Formulating the Research Question
- Write a preliminary research question. Try to incorporate an IB command term in the student research question.
- Make a list of the steps necessary to carry out the research required for writing the IB Extended Essay - choosing the subject and topic, doing the required reading of IB rules and guidelines, writing the initial research question, and more.
Developing a Research Question
The chosen a subject and topic that interests the student and carried out some preliminary reading. What are the next steps?
- Consider the emerging questions. The student should now begin posing open-ended questions about the student topic. These questions will usually be framed "how", "why", or "to what extent."
- Evaluate the question. Once the student has posed possible research questions the student should evaluate them. This evaluation should be based on whether the question is clear, focused, and arguable.
- Clear - Will the reader understand the nature of my research? Will it direct the research being undertaken?
- Focused - Will the research question be specific enough to allow for exploration within the scope of the task (that is, the number of words and time available)?
- Arguable - Does the research question allow for analysis, evaluation and the development of a reasoned argument?
- Consider research outcomes. Once the student has decided on a research question, the student should start thinking about the direction the research might take. The student could do this by:
- suggesting possible outcomes of the student research
- outlining the type of argument, the student might make and how the student research might support this
- considering options if the research available is not sufficient to support a sustained argument
Sample Research Questions The table below gives some examples showing the difference between unclear and unfocused research.
Unclear, unfocused, and unarguable research questions
Clear, focused, narrow research questions lending themselves to in-depth research
What was the impact of Ho Chi Minh's allegiance to Lenin?
To what extent was nationalism the guiding factor in Ho Chi Minh's adoption of Leninism in 1920?
What is the history of Chinese theatre?
How does the legacy of Mei Lan Fang contribute to modern Jingju?
How important is chlorophyll to plant life?
What is the effect of different concentrations of kinetin on leaves aging and the biosynthesis of chlorophyll?
How can the US government's spending policy be reformed?
To what extent did the rising COE prices affect the demand for new and used cars by the consumer population and hence affect the revenue generated by the Singaporean economy for the period 2012-16?
Practice exercise: Formulating well-focused research questions
Developing a narrow, focused research question is an integral part of the extended essay process.

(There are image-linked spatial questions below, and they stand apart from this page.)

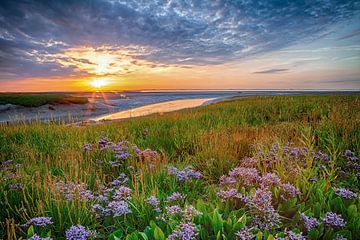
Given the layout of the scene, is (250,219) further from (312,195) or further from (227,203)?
(312,195)

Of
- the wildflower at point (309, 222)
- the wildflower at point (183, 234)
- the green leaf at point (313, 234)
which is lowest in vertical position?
the green leaf at point (313, 234)

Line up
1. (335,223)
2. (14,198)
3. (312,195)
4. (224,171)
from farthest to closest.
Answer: (224,171) < (14,198) < (312,195) < (335,223)

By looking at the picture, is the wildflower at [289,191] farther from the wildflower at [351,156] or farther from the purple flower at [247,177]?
the wildflower at [351,156]

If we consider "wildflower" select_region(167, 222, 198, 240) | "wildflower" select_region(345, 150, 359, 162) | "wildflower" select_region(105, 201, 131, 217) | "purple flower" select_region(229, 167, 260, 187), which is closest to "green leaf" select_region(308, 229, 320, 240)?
"purple flower" select_region(229, 167, 260, 187)

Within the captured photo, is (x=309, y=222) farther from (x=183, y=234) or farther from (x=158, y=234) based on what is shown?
(x=158, y=234)

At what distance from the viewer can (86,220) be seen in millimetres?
2590

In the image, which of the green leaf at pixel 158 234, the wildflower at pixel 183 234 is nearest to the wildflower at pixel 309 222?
the wildflower at pixel 183 234

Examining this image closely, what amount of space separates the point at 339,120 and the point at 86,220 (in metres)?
6.21

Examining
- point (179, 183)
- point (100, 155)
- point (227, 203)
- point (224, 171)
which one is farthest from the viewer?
point (100, 155)

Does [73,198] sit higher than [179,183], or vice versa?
[73,198]

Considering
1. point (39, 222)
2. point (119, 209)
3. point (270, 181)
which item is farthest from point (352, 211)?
point (39, 222)

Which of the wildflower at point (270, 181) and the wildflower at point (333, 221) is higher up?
the wildflower at point (270, 181)

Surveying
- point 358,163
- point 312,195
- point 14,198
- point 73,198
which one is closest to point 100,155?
point 14,198

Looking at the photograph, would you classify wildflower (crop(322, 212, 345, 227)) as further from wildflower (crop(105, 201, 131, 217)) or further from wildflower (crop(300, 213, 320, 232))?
wildflower (crop(105, 201, 131, 217))
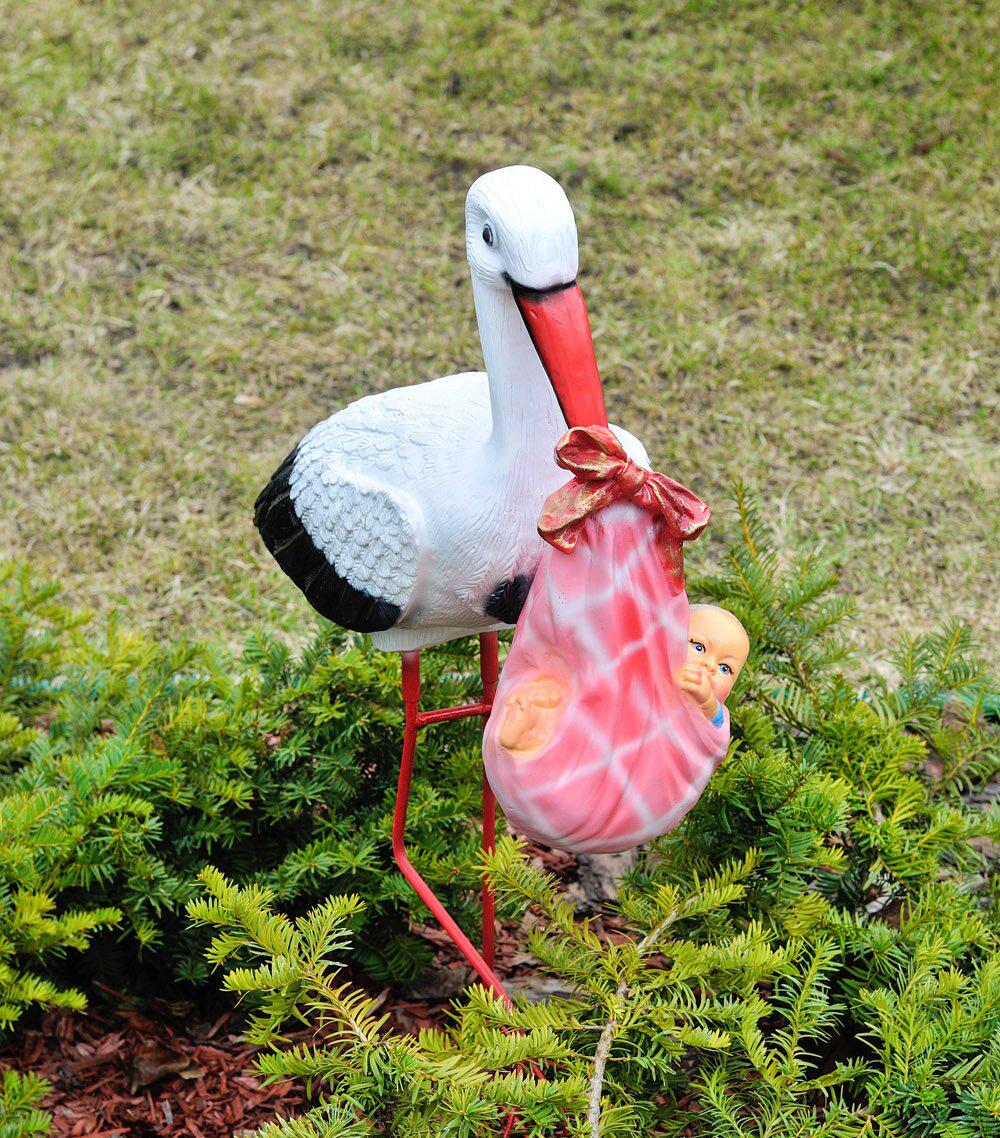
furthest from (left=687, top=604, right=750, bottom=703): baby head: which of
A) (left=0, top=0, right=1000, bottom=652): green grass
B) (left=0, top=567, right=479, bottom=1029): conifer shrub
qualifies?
(left=0, top=0, right=1000, bottom=652): green grass

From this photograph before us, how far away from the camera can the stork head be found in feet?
4.08

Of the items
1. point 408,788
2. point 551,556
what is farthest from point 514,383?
point 408,788

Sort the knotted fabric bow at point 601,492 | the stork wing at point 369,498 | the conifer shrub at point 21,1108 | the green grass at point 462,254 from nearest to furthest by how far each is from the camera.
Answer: the knotted fabric bow at point 601,492, the stork wing at point 369,498, the conifer shrub at point 21,1108, the green grass at point 462,254

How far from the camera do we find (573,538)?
1.22 m

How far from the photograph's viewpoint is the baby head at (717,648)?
1.32 meters

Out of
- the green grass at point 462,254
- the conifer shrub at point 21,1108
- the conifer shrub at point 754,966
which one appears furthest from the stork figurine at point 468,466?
the green grass at point 462,254

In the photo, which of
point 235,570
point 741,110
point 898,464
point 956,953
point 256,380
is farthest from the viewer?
point 741,110

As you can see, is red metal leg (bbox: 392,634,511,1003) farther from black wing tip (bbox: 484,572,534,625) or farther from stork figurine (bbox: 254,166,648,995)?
black wing tip (bbox: 484,572,534,625)

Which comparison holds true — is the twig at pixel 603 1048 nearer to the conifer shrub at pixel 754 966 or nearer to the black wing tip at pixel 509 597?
the conifer shrub at pixel 754 966

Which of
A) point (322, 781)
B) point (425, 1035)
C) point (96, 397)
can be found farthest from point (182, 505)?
point (425, 1035)

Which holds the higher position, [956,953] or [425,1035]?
[425,1035]

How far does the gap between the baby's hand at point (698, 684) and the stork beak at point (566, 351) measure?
0.86ft

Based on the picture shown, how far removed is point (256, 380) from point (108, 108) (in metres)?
1.37

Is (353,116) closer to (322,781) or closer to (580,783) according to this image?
(322,781)
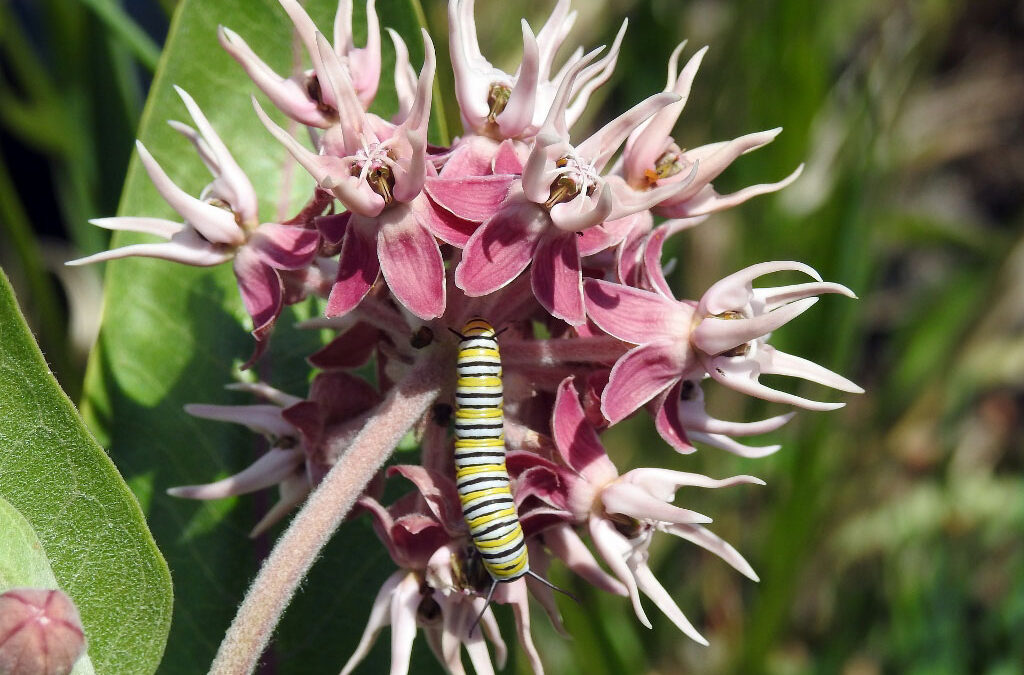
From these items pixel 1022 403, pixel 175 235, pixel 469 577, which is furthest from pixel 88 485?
pixel 1022 403

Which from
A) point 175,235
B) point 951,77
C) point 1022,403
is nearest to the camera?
point 175,235

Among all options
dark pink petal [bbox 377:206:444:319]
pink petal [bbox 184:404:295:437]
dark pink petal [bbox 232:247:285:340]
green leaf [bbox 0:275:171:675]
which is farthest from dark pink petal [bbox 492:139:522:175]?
green leaf [bbox 0:275:171:675]

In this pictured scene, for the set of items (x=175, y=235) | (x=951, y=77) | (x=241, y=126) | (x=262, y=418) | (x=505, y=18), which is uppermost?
(x=951, y=77)

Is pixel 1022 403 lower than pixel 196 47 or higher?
lower

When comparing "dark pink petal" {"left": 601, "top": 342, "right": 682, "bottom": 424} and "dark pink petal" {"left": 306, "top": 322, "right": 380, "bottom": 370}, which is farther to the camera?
"dark pink petal" {"left": 306, "top": 322, "right": 380, "bottom": 370}

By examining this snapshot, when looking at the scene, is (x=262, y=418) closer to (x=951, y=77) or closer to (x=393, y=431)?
(x=393, y=431)

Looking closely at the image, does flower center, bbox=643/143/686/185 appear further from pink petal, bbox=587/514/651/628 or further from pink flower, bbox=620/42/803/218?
pink petal, bbox=587/514/651/628

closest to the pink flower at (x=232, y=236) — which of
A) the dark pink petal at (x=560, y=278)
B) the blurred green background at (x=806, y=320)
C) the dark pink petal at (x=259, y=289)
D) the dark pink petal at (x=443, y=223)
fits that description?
the dark pink petal at (x=259, y=289)

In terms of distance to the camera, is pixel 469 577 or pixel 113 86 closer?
pixel 469 577
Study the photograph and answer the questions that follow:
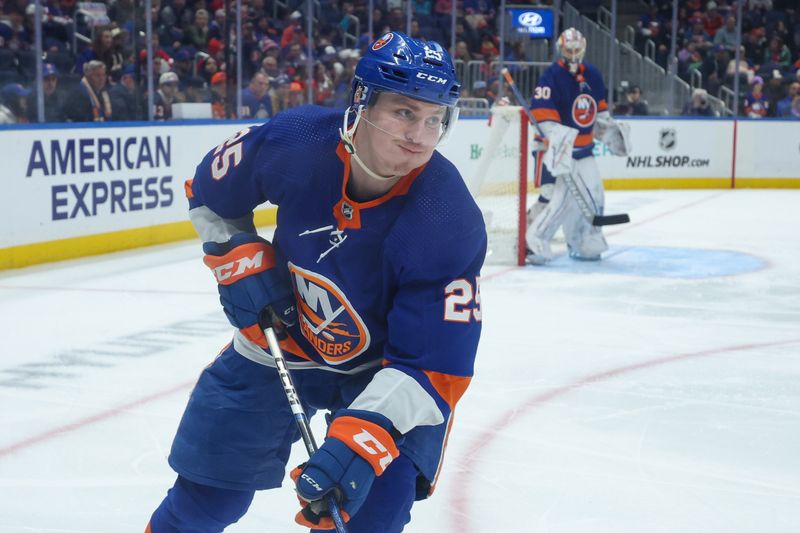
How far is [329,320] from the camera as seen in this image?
5.92ft

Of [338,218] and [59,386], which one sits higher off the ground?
Answer: [338,218]

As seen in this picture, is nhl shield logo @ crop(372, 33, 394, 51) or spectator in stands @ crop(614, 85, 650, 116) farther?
spectator in stands @ crop(614, 85, 650, 116)

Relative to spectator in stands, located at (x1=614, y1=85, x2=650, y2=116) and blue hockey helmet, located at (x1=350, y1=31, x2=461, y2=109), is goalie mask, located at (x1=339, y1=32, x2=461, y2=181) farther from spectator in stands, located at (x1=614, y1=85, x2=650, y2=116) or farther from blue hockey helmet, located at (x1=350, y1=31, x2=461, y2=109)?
spectator in stands, located at (x1=614, y1=85, x2=650, y2=116)

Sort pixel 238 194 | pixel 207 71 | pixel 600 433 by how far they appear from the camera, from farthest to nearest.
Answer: pixel 207 71 < pixel 600 433 < pixel 238 194

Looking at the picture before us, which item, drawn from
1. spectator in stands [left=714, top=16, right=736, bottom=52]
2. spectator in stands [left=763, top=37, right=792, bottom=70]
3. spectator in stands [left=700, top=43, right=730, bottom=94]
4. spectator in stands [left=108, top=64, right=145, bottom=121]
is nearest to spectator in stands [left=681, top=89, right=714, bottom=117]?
spectator in stands [left=700, top=43, right=730, bottom=94]

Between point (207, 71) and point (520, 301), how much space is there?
11.5 ft

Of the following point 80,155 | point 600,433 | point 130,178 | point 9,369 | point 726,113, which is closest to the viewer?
point 600,433

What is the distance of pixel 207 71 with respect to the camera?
26.2 feet

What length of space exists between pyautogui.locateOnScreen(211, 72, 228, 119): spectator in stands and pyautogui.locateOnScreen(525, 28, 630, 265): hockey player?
2.44 m

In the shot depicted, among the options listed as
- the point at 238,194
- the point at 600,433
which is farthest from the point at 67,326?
the point at 238,194

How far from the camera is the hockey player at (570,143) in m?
6.55

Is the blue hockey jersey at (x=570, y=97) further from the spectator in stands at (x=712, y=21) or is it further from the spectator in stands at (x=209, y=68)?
the spectator in stands at (x=712, y=21)

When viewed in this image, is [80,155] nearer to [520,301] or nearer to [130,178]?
[130,178]

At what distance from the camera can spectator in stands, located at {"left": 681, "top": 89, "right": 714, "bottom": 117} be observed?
12086 millimetres
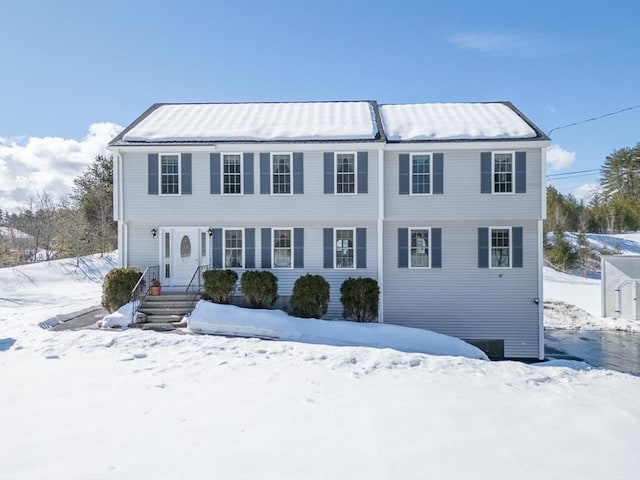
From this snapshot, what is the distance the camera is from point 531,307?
42.1 feet

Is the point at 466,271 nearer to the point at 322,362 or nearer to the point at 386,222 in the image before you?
the point at 386,222

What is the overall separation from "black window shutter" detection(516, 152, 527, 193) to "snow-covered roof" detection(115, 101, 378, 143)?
4838 millimetres

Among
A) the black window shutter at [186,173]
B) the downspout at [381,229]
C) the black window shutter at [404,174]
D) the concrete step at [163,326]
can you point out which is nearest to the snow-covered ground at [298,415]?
the concrete step at [163,326]

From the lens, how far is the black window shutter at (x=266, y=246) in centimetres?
1307

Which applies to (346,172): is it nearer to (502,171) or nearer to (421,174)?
(421,174)

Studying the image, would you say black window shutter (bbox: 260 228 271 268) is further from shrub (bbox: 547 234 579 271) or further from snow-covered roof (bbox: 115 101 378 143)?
shrub (bbox: 547 234 579 271)

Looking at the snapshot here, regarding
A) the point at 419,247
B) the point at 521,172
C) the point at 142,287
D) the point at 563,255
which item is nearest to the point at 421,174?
the point at 419,247

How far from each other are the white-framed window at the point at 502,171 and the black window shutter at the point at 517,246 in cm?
137

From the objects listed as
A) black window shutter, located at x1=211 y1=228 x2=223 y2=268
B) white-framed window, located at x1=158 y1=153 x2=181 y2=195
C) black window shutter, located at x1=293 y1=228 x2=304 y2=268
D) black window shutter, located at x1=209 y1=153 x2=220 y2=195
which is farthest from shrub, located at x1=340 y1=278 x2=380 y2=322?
white-framed window, located at x1=158 y1=153 x2=181 y2=195

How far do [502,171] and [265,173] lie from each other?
796 centimetres

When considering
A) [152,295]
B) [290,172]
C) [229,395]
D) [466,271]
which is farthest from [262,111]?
[229,395]

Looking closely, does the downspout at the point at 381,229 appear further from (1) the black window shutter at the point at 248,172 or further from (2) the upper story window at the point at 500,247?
(1) the black window shutter at the point at 248,172

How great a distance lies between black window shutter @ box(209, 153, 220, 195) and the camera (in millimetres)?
12945

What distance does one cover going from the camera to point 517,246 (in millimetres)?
12883
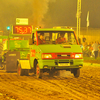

A research question will provide a path to guide the student through the student research and writing.
Step 1. Choose the student subject area
Which subject area is of most personal interest to the student? Is there something the student are especially curious about in one of the IB courses? Did one of the questions from an earlier class spark an idea that can be researched?
Step 2. Choose a topic that interests the student
Describe the student work in one sentence.
I want to learn about __________________________.
Example: I want to learn about public funding for the arts.
Step 3. Suggest a question
Try to describe the student research by developing a question that specifies something about the student topic.
I am studying ______________________ because I want to find out (who, what, when, where, whether, why or how) ___________________________.
Example: I am studying public funding for the arts because I want to find out how accessible the arts are to those people who are on low incomes.
Direct question: To what extent are the arts accessible to people who belong to the class of the working poor?
Include a command term from the student subject area to help form the research question.
Will the student be able to argue a specific position? What are some possible issues or arguments?
Step 4. Evaluate the question
Answer the questions:
Is there a range of perspectives on this topic?
Does the research question allow for analysis, evaluation and the development of a reasoned argument?
I am studying __________________ because I want to find out ____________________________ in order to understand (how, why or whether) ________________________________________________.
Example: I am studying public funding for the arts because I want to find out how accessible the arts are to the working poor, so I can determine whether tax dollars support cultural enrichment for all citizens regardless of their socio-economic status.
Step 5. Restate the question using a different command term
Asking the question in a different way might help the student view the topic in a different way.
How does analyzing …
To what extent …
Step 6. Review with the supervisor
Is the supervisor able to understand the nature of the research?
Is it clear to the supervisor how and why the topic is relevant in the subject area?
Step 7. Reflection
If the student can adequately respond to the “so what?” question, the student may be on the way to a clear and focused research question using the initial topic idea.
The student must now start some preliminary reading around the issue or topic. Remember that the student will most likely need to revise the research question once the student start to undertake the research. In this sense the research question should always be considered provisional until the student has enough research data to make a reasoned argument.